Le décès du souscripteur d’une assurance habitation et d’une assurance auto n’entraîne pas automatiquement la

résiliation du contrat. Selon l’article L121-10 du Code des assurances, « en cas de décès de l’assuré (…),

l’assurance continue de plein droit au profit de l’héritier ou de l’acquéreur, à charge par celui-ci d’exécuter toutes

les obligations dont l’assuré était tenu vis-à-vis de l’assureur en vertu du contrat. »

Ainsi, le bien (logement, meubles, véhicule…) continue d’être assuré et les héritiers bénéficient des garanties

souscrites. En contrepartie, les héritiers sont tenus solidairement du paiement des primes d’assurance

correspondantes.

Les héritiers peuvent résilier le ou les contrats souscrits par le défunt sans délai à compter du décès de l’assuré.

Prouver la qualité d’héritier

Si l’héritier souhaite poursuivre le contrat, un avenant doit être établi pour modifier le nom

du bénéficiaire. « S’il s’agit d’une assurance auto ou moto, il y aura une modification des

risques puisque l’assureur ne prendra plus en compte les antécédents de conducteur du

défunt mais ceux de l’héritier ».

Pour faciliter les démarches, ce dernier conseille en outre de communiquer à l’assureur « un

acte de notoriété qui précise qui sont les héritiers et dans quelles proportions ils héritent, le

certificat de décès, ainsi qu’une attestation de la famille indiquant qui reprend le véhicule ».


En cas de résiliation

Si l’héritier désire résilier le contrat, il devra le signifier expressément à l’assureur, par

lettre recommandée avec accusé de réception.

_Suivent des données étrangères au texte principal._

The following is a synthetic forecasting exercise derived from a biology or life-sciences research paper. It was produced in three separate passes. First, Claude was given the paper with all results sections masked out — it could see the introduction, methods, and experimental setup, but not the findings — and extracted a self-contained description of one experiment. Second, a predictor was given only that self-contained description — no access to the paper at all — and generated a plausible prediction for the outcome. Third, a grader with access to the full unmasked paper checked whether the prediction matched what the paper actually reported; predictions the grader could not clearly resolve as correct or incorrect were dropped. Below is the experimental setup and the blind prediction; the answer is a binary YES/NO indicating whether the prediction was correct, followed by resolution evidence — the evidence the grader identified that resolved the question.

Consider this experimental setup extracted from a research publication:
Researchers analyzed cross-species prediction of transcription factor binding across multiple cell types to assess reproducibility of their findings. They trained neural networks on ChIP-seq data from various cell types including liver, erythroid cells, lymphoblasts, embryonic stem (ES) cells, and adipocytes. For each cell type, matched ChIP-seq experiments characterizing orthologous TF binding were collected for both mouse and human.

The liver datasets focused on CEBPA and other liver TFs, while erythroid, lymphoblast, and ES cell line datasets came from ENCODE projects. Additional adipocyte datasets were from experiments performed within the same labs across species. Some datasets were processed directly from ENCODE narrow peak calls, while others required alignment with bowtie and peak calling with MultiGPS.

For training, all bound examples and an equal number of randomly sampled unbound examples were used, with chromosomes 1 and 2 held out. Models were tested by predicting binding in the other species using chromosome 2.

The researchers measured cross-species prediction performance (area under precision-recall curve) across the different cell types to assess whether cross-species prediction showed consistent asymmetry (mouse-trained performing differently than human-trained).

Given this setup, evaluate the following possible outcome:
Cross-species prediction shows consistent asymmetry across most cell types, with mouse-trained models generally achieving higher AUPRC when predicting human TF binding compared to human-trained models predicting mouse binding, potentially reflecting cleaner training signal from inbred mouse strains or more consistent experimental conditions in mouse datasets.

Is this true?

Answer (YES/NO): NO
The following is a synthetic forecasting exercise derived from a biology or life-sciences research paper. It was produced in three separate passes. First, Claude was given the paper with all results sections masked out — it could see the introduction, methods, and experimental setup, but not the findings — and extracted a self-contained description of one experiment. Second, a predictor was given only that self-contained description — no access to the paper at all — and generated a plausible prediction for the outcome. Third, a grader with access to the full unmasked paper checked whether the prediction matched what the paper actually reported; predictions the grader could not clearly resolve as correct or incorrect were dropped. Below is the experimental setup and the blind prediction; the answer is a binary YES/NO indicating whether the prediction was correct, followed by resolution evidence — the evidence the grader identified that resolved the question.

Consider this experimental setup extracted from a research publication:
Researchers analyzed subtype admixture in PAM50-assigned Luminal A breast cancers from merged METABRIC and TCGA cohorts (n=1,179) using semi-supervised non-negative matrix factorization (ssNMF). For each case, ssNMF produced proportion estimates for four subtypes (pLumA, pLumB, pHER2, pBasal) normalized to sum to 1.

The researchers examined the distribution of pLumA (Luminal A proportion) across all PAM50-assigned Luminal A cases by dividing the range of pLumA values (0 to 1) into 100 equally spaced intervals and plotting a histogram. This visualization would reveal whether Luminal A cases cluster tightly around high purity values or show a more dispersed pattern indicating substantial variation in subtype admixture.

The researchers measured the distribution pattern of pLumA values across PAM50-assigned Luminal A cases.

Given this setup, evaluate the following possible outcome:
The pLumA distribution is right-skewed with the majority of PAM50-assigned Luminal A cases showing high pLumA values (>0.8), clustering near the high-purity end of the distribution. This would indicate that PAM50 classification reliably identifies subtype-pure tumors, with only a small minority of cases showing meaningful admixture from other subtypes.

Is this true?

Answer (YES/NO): NO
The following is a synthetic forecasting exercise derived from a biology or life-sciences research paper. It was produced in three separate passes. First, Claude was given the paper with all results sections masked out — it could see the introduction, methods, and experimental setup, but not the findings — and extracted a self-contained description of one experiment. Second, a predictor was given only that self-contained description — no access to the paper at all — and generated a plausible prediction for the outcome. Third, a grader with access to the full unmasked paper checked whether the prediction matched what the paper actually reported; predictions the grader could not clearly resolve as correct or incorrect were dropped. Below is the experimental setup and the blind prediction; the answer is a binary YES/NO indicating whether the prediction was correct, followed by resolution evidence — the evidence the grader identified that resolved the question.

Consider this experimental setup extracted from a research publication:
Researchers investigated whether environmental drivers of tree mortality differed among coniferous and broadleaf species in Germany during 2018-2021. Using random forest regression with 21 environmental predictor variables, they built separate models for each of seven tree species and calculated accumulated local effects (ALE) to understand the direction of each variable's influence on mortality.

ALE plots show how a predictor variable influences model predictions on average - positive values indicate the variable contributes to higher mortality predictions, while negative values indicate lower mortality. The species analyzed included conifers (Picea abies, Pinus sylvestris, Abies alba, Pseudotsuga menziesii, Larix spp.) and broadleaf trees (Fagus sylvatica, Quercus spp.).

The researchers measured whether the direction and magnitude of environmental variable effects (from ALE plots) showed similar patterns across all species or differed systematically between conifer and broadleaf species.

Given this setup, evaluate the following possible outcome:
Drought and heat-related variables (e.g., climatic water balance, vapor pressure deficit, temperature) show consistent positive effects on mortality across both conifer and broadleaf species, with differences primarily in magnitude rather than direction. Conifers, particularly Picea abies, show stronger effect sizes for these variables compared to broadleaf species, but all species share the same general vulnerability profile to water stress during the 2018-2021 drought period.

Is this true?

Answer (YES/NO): NO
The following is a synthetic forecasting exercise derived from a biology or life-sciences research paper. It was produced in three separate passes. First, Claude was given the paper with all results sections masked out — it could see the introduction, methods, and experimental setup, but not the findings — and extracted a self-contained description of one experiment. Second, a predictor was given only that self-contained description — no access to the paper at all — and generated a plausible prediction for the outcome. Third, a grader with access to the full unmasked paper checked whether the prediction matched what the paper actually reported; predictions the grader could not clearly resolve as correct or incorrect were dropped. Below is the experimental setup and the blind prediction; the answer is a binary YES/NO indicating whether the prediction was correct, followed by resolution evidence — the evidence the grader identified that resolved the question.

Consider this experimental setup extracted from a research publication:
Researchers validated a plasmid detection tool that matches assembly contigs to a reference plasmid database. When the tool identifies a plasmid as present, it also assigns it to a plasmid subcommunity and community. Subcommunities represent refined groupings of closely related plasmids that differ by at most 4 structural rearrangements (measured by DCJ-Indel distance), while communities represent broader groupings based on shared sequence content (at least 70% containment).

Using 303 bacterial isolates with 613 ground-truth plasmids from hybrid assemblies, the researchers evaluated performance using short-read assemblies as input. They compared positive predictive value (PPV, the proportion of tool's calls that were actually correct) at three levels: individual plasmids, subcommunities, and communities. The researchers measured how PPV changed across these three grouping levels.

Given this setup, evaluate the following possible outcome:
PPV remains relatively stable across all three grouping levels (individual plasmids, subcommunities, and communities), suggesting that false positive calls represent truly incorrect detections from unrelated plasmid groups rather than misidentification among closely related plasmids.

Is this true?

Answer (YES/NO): NO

Cette résiliation prendra effet dès l’envoi de votre courrier.

Si la résiliation est à l’initiative de l’assureur, elle est soumise à des conditions bien précises.

Elle ne peut en effet intervenir que dans un délai de trois mois à partir du jour où le contrat a

été transféré au nom de l’héritier. La rupture du contrat sera alors effective 10 jours après

l’envoi de la lettre recommandée.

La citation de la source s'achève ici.